* begin PROVIDED TEXT *

An anonymous reader shares a report: A surge in Amazon shares Thursday morning in advance of the online retailer's earnings report has propelled founder Jeff Bezos past Bill Gates as the world's richest person. Shares of the online retailer rose 1.3 percent to $1,065.92 at 10:10 a.m. in New York, giving Bezos a net worth of $90.9 billion, versus $90.7 billion for Gates. If that holds through the 4 p.m. close, Bezos, 53, will leapfrog Gates, the Microsoft co-founder, on the Bloomberg Billionaires Index. Gates, 61, has held the top spot since May 2013.

22 of 155 comments (clear)

  1. Nobody should have that much money. by Anonymous Coward · · Score: 5, Interesting

    We have anti-trust and anti-monopoly laws. Why not laws that break up the estate of people that accumulate more than say 1000x the median net worth?

    1. Re:Nobody should have that much money. by aicrules · · Score: 2

      Yep, I choose to be where I am. I have had the desire to do something entrepreneurial like that, but wasn't willing to take the risk. That wasn't Jeff Bezos fault. Nor was it Bill Gates fault. In fact, Bill Gates is one reason I even considered many of those ventures in the first place.

    2. Re:Nobody should have that much money. by Anonymous Coward · · Score: 2, Interesting

      "So, if your team is consistently winning because they're hitting a winning formula and they surpass the median wins per venue, then they should have X amount of their titles, winnings, trophies, awards, etc. divvied up to lesser teams."

      The marketplace has adapted. Most major sports have a marketplace rule that penalizes success in the name of balancing the market. For example, the NFL sequences its draft so weaker teams have the opportunity to select earlier in the hopes of getting better players. Do they take away your trophies? No, but they try to make it harder to earn the next one.

* end PROVIDED TEXT *

▸ **TASKS TO PERFORM**:
1. Rewrite the paragraph of the text on Bezos and Gates that begins "An anonymous reader shares a report" as a short bulleted list that keeps its main facts.
2. Write out the passage of the text on Bezos and Gates from "1. Nobody should" up to and including "median net worth?", word for word.

* begin DATA LINES *

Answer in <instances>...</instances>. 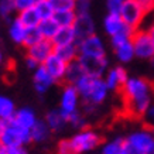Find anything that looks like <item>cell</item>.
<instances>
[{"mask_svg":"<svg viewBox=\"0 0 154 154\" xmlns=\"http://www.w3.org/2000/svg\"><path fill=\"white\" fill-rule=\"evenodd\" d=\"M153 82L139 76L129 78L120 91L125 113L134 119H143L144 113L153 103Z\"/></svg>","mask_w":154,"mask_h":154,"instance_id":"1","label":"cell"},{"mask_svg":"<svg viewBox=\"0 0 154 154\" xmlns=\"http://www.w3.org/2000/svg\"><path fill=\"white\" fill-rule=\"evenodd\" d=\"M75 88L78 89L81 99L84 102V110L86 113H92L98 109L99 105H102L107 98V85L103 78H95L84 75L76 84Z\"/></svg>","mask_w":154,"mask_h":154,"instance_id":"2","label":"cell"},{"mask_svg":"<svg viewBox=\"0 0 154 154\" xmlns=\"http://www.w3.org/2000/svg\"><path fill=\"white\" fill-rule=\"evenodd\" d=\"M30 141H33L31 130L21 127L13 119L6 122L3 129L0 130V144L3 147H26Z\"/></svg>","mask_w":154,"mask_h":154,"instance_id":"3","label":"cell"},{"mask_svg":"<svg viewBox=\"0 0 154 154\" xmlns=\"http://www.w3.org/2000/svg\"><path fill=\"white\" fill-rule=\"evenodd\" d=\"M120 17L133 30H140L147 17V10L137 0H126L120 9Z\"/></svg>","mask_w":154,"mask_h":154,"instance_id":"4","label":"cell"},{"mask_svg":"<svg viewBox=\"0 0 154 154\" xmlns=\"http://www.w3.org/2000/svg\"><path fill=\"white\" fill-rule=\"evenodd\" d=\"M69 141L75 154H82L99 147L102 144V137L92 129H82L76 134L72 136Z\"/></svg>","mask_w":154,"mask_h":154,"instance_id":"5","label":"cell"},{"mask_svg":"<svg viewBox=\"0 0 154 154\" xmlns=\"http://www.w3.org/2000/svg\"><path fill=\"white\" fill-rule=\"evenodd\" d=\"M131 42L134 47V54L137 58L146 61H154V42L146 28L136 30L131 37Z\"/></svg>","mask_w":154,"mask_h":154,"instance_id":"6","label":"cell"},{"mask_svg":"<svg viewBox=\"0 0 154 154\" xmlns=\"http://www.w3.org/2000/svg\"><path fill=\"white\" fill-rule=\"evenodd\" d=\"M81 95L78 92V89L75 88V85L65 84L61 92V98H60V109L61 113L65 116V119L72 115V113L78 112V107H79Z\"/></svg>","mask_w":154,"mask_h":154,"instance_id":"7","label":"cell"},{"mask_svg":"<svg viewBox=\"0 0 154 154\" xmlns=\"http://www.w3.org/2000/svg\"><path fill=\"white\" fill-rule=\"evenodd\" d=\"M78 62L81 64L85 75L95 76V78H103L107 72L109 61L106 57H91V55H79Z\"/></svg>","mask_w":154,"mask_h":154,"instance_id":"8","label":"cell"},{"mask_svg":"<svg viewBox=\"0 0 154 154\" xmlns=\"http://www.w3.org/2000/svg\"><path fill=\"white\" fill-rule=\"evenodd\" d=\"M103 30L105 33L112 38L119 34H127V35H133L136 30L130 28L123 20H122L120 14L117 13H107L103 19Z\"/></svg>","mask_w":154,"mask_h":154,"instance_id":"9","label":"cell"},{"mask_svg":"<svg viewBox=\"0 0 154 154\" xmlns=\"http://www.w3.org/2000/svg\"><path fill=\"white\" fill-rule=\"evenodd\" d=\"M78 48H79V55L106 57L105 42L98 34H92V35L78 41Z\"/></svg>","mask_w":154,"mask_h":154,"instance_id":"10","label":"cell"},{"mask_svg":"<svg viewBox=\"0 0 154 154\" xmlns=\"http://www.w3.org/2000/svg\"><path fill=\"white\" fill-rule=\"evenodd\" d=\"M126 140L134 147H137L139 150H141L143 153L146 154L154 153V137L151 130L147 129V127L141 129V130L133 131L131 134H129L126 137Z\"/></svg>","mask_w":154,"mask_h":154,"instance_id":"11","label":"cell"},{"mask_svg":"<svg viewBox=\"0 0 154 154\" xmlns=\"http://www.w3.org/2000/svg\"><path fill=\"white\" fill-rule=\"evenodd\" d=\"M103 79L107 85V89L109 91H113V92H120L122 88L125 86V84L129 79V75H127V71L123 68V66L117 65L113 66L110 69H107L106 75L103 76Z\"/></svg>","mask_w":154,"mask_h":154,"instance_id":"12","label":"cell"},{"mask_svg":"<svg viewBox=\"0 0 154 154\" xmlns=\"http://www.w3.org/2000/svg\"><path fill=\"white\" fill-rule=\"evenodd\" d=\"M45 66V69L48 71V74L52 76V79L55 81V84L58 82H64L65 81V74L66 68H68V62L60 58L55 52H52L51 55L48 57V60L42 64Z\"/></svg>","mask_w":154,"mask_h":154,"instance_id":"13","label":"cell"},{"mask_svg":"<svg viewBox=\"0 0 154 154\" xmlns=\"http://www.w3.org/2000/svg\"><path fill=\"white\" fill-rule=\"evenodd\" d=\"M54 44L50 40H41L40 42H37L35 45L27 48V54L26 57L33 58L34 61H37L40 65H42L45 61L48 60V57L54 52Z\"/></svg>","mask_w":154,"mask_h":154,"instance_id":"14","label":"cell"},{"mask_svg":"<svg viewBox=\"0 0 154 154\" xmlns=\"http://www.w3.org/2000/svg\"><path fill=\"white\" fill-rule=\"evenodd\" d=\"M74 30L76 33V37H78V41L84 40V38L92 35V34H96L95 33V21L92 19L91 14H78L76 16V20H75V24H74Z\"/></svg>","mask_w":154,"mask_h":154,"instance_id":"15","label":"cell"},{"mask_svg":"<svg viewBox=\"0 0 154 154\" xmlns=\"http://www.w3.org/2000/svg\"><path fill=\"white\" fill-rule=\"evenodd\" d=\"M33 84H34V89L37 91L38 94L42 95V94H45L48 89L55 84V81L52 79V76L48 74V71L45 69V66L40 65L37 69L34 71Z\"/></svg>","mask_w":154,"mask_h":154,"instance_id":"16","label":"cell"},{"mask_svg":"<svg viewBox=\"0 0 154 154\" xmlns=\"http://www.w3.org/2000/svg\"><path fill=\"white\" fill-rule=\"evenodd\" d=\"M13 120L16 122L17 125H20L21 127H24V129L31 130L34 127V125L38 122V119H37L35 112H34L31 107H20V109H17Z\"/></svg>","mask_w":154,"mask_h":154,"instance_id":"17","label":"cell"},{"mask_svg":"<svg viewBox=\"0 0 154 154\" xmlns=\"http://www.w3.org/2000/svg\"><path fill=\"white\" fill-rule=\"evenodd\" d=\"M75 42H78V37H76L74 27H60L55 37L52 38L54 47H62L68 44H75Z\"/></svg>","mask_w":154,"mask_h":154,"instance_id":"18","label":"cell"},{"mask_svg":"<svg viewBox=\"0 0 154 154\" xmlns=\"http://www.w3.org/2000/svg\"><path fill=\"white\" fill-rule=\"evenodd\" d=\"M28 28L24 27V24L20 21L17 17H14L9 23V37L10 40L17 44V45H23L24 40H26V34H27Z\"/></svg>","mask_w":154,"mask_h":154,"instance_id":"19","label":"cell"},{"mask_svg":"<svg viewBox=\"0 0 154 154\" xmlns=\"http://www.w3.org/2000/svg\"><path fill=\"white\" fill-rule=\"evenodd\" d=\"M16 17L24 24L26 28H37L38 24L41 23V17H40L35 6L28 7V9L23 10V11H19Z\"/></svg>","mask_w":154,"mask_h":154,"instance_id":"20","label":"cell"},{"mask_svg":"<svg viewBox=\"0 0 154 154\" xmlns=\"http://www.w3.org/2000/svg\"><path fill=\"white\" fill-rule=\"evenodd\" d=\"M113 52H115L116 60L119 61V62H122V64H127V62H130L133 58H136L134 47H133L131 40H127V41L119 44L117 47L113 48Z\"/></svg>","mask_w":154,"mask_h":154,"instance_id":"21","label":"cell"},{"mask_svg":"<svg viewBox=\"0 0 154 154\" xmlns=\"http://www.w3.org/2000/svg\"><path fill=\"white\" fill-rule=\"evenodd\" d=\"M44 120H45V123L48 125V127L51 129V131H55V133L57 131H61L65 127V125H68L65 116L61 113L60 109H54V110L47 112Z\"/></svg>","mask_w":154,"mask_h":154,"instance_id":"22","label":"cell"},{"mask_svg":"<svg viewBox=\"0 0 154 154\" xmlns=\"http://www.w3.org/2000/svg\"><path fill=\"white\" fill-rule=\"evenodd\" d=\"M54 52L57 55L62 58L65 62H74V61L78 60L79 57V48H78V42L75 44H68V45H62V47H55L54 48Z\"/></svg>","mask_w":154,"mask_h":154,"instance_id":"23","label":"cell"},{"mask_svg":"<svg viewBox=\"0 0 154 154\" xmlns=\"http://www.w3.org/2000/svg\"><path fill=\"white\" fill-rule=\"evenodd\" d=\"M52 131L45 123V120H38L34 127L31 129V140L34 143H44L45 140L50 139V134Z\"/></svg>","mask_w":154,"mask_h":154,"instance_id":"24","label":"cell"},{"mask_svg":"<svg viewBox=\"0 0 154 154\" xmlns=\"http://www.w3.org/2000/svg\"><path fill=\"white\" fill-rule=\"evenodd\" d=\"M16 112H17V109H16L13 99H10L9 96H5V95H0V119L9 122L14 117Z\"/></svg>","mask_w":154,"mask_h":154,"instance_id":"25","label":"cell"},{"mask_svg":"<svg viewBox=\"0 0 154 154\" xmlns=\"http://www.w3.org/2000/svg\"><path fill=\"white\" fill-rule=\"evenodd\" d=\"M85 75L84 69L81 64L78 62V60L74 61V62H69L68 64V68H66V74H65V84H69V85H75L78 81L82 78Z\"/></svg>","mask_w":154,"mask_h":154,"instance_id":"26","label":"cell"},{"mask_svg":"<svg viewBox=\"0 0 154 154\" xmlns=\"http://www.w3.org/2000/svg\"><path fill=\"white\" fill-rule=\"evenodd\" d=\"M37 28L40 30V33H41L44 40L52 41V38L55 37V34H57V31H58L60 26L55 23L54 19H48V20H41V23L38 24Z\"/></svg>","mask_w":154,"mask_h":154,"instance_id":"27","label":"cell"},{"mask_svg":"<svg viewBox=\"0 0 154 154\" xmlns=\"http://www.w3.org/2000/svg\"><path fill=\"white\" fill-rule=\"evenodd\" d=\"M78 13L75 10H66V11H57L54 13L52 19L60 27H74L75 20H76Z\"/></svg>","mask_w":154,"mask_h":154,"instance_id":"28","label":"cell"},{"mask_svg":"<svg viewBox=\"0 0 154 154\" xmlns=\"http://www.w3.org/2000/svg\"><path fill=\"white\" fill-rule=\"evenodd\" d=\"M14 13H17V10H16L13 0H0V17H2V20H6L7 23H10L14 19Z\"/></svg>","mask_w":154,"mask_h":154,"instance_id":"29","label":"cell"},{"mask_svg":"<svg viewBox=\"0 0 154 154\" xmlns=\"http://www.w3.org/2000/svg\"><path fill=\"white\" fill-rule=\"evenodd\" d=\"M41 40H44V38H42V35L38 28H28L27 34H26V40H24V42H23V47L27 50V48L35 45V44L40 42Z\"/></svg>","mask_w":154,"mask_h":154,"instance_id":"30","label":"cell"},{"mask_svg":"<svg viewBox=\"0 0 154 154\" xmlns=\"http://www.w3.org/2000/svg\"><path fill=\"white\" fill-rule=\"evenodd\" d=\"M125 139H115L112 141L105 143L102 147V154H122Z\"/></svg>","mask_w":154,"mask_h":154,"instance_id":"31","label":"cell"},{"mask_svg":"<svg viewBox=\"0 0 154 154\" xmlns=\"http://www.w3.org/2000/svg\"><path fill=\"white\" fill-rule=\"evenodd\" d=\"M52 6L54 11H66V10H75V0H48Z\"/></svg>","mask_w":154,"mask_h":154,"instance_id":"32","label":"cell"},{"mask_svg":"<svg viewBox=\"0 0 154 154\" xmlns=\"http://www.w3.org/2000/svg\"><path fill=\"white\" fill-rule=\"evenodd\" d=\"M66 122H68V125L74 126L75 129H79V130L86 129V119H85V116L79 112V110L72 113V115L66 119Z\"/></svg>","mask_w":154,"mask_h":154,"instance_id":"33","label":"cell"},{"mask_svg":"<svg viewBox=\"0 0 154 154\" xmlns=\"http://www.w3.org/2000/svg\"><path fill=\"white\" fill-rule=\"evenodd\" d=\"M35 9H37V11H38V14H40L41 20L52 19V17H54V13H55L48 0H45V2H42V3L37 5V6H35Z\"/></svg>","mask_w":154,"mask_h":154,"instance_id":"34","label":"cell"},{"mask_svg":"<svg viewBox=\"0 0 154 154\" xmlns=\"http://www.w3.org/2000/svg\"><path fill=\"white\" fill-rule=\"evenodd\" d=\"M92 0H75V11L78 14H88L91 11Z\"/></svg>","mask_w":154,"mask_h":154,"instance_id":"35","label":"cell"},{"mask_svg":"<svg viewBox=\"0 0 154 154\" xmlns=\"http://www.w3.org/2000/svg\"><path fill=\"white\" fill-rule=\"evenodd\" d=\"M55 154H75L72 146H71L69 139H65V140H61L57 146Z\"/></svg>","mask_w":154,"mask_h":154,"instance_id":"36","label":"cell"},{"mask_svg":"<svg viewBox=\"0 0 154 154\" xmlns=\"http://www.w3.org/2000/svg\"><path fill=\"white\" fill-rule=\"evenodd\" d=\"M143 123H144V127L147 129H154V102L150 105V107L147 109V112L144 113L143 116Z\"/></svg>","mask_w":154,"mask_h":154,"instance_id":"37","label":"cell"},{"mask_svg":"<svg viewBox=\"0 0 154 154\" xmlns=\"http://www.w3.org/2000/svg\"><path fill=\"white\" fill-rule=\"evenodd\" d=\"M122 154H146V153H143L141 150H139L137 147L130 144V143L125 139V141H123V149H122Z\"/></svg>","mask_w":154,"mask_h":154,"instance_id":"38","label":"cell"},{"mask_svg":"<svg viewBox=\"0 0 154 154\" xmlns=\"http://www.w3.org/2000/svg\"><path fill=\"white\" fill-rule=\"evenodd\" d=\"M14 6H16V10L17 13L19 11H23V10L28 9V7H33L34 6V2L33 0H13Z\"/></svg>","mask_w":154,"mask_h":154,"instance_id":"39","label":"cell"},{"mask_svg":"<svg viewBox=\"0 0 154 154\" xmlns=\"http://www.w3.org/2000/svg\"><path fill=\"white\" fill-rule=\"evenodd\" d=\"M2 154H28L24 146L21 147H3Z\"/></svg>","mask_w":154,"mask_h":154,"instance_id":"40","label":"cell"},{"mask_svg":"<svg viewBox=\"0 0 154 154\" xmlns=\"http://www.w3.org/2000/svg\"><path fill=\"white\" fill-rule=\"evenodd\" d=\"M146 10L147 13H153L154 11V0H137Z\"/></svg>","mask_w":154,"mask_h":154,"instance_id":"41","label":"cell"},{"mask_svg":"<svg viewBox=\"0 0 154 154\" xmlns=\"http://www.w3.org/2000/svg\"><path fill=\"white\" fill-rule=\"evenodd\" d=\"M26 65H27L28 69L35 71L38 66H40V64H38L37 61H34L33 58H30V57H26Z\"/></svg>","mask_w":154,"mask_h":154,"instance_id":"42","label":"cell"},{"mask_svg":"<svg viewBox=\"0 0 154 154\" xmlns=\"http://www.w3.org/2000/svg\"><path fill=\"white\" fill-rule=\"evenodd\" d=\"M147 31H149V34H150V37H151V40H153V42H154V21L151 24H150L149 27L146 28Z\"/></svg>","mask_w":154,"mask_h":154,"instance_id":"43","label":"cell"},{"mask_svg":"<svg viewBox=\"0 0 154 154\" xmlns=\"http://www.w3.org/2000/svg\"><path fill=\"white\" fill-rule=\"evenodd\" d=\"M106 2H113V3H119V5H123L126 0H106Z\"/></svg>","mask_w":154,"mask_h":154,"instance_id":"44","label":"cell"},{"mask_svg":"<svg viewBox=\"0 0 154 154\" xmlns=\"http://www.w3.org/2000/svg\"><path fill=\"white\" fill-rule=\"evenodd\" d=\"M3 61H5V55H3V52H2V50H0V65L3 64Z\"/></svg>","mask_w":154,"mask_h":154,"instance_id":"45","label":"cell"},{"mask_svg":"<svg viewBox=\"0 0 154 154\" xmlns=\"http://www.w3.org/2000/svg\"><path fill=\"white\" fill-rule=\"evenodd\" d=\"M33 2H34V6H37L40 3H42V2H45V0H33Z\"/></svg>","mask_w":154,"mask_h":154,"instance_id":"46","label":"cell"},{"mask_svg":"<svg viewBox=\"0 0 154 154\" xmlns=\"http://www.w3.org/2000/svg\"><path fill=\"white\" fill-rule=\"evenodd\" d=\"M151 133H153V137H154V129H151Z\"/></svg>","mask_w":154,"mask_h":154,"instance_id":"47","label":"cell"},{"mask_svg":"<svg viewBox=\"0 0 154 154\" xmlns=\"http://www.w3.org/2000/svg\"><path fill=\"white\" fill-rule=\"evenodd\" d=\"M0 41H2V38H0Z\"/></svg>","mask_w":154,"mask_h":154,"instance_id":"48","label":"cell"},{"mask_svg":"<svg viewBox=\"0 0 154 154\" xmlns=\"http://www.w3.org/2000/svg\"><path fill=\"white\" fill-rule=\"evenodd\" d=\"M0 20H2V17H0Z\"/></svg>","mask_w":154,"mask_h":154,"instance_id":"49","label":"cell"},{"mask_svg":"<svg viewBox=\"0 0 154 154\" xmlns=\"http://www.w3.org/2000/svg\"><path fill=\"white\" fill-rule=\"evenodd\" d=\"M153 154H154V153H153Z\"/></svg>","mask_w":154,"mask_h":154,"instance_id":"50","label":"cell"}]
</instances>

* end DATA LINES *

▸ **SOLUTION LIST**:
1.
- Amazon shares surged Thursday morning ahead of the company's earnings report, rising 1.3 percent to $1,065.92 at 10:10 a.m. in New York.
- This gave founder Jeff Bezos, 53, a net worth of $90.9 billion, ahead of Bill Gates's $90.7 billion.
- If the gain holds through the 4 p.m. close, Bezos will pass Gates as the world's richest person on the Bloomberg Billionaires Index.
- Gates, 61, the Microsoft co-founder, has held the top spot since May 2013.

2.
1. Nobody should have that much money. by Anonymous Coward · · Score: 5, Interesting

    We have anti-trust and anti-monopoly laws. Why not laws that break up the estate of people that accumulate more than say 1000x the median net worth?